The setup of my desktop is as follows:
3900x
Asus Tuf x570 Plus Wifi
NVME 1 Samsung 256g 970
NVME 2 Intel 660p 1gig (newer, replaced another 256 samsung 970 pro)
1080ti
Melanox Connect X-2

According to what I have read, the 3900x has 24 PCIE lanes, 4 of which are used as an interconnect to the x570 chipset, so you have 20 lanes you can use. I have confirmed the 1080ti is using x16, so I only have 4 left at this point. 2 NVMEs use x4 each, and the Melanox Card is x8 pcie 2.0 card, but I have read that these cards function poorly when not in 8x mode even though 4x bandwith should be enough to cover the 10g at pcie 2.0.

Is my board doing some weird bifurcation between the 2 nvmes and the melanox card that has been causing my issues all this time? I can never get over 200 to 300 mpbs on my LAN, on my 10 gig card. Confirmed with iperf, and NVME flash on both sides between my server with NVME Cache drives, and this machine I am referring too.

1080ti = 16
nvme1 = 4
nvme2 = 4
Melanox2 = 8
Seems I need 32 Pcie Lanes, and only have 20 to work with? Anyone have experience with this?

Entries from a dataset:
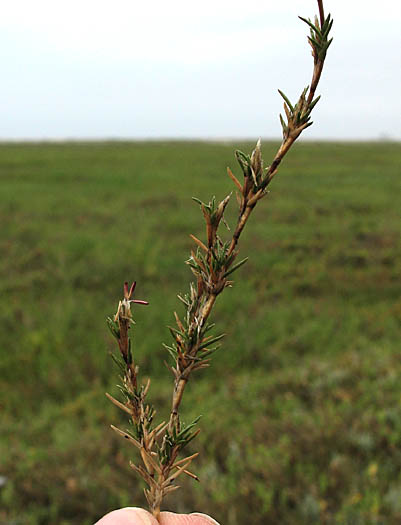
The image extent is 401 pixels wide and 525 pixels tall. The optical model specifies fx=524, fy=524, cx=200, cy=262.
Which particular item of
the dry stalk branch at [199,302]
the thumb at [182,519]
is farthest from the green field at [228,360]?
the dry stalk branch at [199,302]

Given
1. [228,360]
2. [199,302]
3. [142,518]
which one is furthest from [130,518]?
[228,360]

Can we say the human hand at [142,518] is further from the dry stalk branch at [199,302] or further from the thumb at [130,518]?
the dry stalk branch at [199,302]

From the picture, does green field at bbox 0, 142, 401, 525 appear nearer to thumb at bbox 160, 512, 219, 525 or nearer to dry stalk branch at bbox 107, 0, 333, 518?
thumb at bbox 160, 512, 219, 525

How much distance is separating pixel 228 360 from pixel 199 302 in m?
7.53

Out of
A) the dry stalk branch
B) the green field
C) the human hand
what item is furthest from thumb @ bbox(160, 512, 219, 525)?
the green field

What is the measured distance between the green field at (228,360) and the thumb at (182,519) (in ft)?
10.9

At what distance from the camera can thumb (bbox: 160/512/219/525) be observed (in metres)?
0.77

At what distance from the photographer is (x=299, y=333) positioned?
8625 millimetres

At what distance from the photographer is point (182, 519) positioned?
838 mm

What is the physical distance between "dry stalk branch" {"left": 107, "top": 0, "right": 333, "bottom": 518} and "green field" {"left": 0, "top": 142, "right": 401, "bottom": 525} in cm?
374

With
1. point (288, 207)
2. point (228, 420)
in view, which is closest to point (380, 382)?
point (228, 420)

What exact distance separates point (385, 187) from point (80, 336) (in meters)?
17.9

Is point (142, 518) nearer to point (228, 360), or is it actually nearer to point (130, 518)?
point (130, 518)

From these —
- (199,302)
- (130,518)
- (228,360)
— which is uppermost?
(199,302)
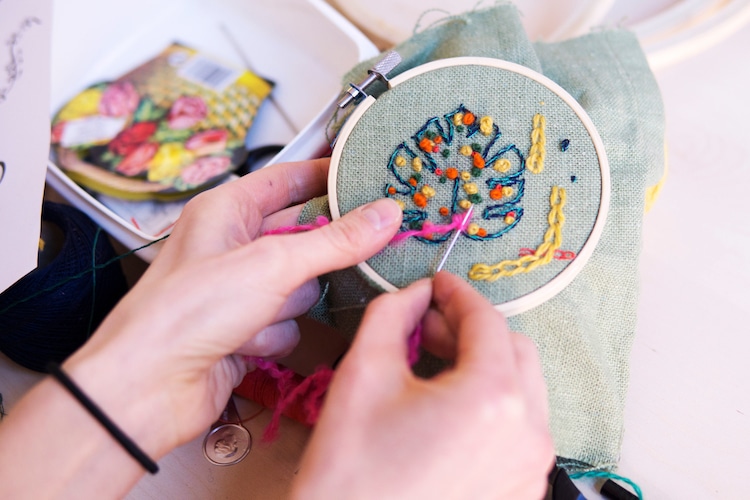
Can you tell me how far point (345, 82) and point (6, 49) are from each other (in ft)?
1.26

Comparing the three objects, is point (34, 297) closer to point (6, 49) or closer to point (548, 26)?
point (6, 49)

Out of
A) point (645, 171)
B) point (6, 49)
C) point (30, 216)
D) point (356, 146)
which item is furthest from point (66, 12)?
point (645, 171)

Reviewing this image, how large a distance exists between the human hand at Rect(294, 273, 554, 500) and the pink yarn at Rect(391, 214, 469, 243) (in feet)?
0.34

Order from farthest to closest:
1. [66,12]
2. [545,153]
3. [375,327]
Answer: [66,12]
[545,153]
[375,327]

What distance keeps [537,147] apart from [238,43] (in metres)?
0.65

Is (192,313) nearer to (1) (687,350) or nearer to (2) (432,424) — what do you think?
(2) (432,424)

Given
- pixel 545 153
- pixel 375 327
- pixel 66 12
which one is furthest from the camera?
pixel 66 12

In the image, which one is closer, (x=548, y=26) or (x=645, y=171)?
(x=645, y=171)

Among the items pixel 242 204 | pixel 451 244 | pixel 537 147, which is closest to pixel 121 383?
pixel 242 204

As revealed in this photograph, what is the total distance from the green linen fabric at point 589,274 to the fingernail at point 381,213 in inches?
2.6

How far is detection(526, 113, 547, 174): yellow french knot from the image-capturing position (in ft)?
1.82

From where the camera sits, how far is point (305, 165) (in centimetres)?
64

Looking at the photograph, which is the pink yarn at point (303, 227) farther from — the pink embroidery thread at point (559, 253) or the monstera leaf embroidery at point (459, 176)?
the pink embroidery thread at point (559, 253)

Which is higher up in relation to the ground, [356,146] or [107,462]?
[356,146]
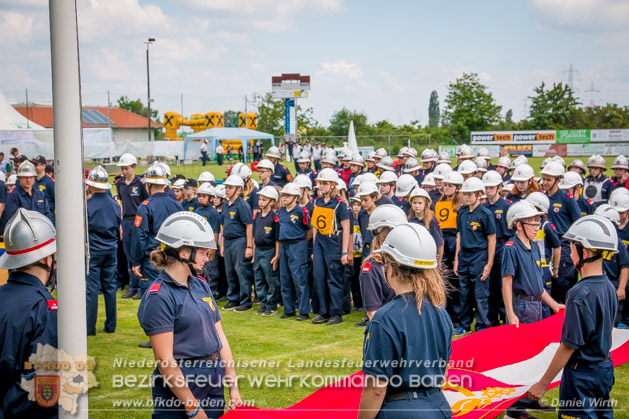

Exercise instructions:
A – Decide whether each statement agrees with the post about PCIe lanes, answering yes or no and quoting the words from the post that settle it: (i) the 3900x has 24 PCIe lanes; (ii) the Melanox card is a PCIe 3.0 card; (iii) the 1080ti has been confirmed to run at x16.
B – Carry on the post about PCIe lanes from the point where it ends.

Response list:
A –
(i) Yes: "the 3900x has 24 PCIE lanes"
(ii) No: "the Melanox Card is x8 pcie 2.0 card"
(iii) Yes: "I have confirmed the 1080ti is using x16"

B –
You have 16 lanes from the PCH also, so my guess is you’re trying to squish too much data through that x4 link from the PCH to the CPU all at once. If you can find a block diagram of your board in your board manual or somewhere else, then you should be able to find out how the lanes are allocated between the two in order to better balance things out.

I’d probably start with trying to run the 1080Ti at x8, so your Melanox card can use the other 8 lanes. Unless you’re hammering both SSDs at once, then they’ll probably be fine sharing the x4 link from the PCH.

Thank you for the reply, I will look up my board and see if there are any schematics. That being said, how can one determine how many PCIe lanes a particular device is using? I know how to find what the GPU is using, but what about other devices like my network card, or the NVME drives?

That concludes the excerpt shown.